Depois de um viver um período conturbado na casa em que vivia no Laboriaux, Josita e Paulo venderam o imóvel e alugaram um porão na Praça do Skate, na Curva do S. “Era muito ruim porque a gente não podia ficar em pé dentro de casa. Tinha que andar agachado”, relembra.

Na metade dos anos 90, seu marido recebeu um dinheiro de uma rescisão contratual de um trabalho e compraram uma casa na parte alta da Vila Verde por indicação de uma amiga. “A casa era boa, naquela época tinha muito mato e a ladeira era de barro. Depois eu me arrependi porque o dinheiro que ele tinha recebido dava para comprar uma casa na parte baixa da Rocinha”, explica.

Dona Josita posa na laje da casa onde mora na Vila Verde. (Foto: Michel Silva)
Dona Josita posa na laje da casa onde mora na Vila Verde. (Foto: Michel Silva)

Desde que ela veio para o Rio, não havia visitado nenhuma vez os familiares na Paraíba. A família dela pensava que ela não queria mais contato com eles porque enviavam cartas para ela e não recebiam respostas. Porém, um primo de Josita morava na Glória e tinha telefone.
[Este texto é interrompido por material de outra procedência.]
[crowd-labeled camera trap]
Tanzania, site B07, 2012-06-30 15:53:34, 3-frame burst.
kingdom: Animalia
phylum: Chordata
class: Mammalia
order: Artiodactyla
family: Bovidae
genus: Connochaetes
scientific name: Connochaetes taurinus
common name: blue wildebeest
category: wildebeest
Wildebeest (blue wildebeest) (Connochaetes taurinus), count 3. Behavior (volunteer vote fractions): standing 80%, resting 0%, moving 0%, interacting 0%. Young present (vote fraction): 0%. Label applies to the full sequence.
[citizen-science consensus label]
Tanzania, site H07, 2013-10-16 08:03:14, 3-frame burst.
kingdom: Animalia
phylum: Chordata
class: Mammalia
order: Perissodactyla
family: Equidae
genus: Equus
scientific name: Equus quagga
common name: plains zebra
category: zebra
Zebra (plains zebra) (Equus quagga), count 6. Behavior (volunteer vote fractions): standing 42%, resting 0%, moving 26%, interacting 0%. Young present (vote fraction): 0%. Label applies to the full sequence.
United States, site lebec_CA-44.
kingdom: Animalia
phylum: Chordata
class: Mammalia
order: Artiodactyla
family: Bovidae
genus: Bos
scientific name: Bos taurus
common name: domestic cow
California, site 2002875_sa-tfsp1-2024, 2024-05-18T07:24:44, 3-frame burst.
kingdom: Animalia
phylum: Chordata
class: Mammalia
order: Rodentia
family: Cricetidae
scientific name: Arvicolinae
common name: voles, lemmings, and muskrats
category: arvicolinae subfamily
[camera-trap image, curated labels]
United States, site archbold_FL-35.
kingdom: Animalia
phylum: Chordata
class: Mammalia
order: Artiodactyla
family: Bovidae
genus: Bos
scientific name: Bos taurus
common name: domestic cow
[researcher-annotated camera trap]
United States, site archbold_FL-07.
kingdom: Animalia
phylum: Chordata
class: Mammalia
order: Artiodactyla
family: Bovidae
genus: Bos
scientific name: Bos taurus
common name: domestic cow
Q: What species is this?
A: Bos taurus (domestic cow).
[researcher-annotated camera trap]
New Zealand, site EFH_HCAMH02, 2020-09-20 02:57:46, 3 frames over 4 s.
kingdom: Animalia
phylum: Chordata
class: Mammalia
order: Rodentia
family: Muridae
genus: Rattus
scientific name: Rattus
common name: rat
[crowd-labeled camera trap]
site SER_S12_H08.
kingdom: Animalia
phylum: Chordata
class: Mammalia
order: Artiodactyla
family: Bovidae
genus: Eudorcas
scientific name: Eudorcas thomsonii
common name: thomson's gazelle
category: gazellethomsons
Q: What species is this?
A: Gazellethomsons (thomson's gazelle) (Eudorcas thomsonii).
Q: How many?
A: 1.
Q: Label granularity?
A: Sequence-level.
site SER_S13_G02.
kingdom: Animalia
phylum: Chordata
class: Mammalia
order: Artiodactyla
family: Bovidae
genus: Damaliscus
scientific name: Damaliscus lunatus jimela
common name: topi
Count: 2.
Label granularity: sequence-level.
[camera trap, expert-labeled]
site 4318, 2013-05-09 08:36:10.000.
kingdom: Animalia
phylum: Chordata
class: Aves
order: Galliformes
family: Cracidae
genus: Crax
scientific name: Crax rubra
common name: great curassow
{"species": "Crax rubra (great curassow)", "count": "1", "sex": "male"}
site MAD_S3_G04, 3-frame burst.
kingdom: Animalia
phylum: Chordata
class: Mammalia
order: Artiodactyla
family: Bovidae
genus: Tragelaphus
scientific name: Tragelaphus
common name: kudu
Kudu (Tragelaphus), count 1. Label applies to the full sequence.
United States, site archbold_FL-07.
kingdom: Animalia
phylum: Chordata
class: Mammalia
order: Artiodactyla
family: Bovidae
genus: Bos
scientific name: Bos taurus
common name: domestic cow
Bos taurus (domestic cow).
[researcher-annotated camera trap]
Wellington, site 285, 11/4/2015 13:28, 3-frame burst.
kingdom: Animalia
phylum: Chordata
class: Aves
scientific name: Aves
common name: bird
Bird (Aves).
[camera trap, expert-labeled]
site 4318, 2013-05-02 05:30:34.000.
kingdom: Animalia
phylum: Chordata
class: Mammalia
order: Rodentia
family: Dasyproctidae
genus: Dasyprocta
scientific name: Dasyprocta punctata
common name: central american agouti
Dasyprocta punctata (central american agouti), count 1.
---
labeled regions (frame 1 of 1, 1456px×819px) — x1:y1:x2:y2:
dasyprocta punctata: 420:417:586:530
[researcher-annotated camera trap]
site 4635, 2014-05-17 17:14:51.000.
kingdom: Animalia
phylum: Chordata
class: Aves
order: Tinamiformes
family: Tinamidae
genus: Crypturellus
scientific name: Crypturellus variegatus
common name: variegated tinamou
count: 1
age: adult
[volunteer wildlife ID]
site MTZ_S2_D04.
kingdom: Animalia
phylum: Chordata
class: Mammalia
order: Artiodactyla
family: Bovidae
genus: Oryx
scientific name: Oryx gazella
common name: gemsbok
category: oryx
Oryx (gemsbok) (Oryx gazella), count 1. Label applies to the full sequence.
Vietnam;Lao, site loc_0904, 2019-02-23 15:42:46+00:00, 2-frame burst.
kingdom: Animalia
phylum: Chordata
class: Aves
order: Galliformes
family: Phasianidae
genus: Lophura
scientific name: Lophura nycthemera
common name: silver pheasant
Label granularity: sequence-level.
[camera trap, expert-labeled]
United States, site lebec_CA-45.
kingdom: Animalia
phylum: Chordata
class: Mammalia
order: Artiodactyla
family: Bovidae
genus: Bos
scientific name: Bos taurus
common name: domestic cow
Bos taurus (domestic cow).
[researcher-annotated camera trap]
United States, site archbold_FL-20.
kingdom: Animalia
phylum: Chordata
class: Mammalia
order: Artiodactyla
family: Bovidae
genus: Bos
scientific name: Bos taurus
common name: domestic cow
Quando podia visitar o primo, ela ligava para as irmãs que esperavam ansiosamente por notícias.

Os trabalhos que ela fazia como empregada doméstica e faxineira não geravam uma renda suficiente para viajar. Além disso, os filhos precisavam estudar. Depois de crescidos, os filhos resolveram recompensar a mãe por toda a dedicação e organizaram a viagem dela para a Paraíba através da internet. “Ela ficou muito preocupada sobre como as pessoas iam falar da aparência. De repente por tudo que ela passou no Rio de Janeiro e os familiares sabiam da dificuldade que ela teve quando éramos crianças”, conta Monique Silva, 24 anos, uma das filhas de Josita.

A viagem aconteceu no início de 2015 junto com seu marido. Foi a primeira vez que ela viajou de avião. “Eu nunca tinha visto um aeroporto. Foi tudo muito novo. Quando vim para o Rio, foi uma viagem de três dias em um ônibus. A viagem de avião foi menos de duas horas. Quando o avião decolou, eu pedi ajuda para Jesus abençoar a viagem”, conta ela.

A paraibana que veio para o Rio iniciar uma nova vida voltava para a cidade em que nasceu para reviver a velha vida na roça. “Quando cheguei em Boqueirão, foi uma alegria muito grande. Minhas irmãs me buscaram no aeroporto e fomos embora de carro para casa. Chegamos em casa às 2h e todo mundo estava acordado. Meus familiares soltaram fogos de artifício comemorando a minha chegada na cidade”, lembra ela.

De volta ao Rio, ela já faz planos para a próxima viagem. “Antes de voltar eu prometi para as minhas irmãs que iria retorna à Boqueirão todo ano. Na próxima viagem quero levar meu filho mais novo”, conta ela com um sorriso no rosto e segurando um celular que comprou para manter contato com os familiares.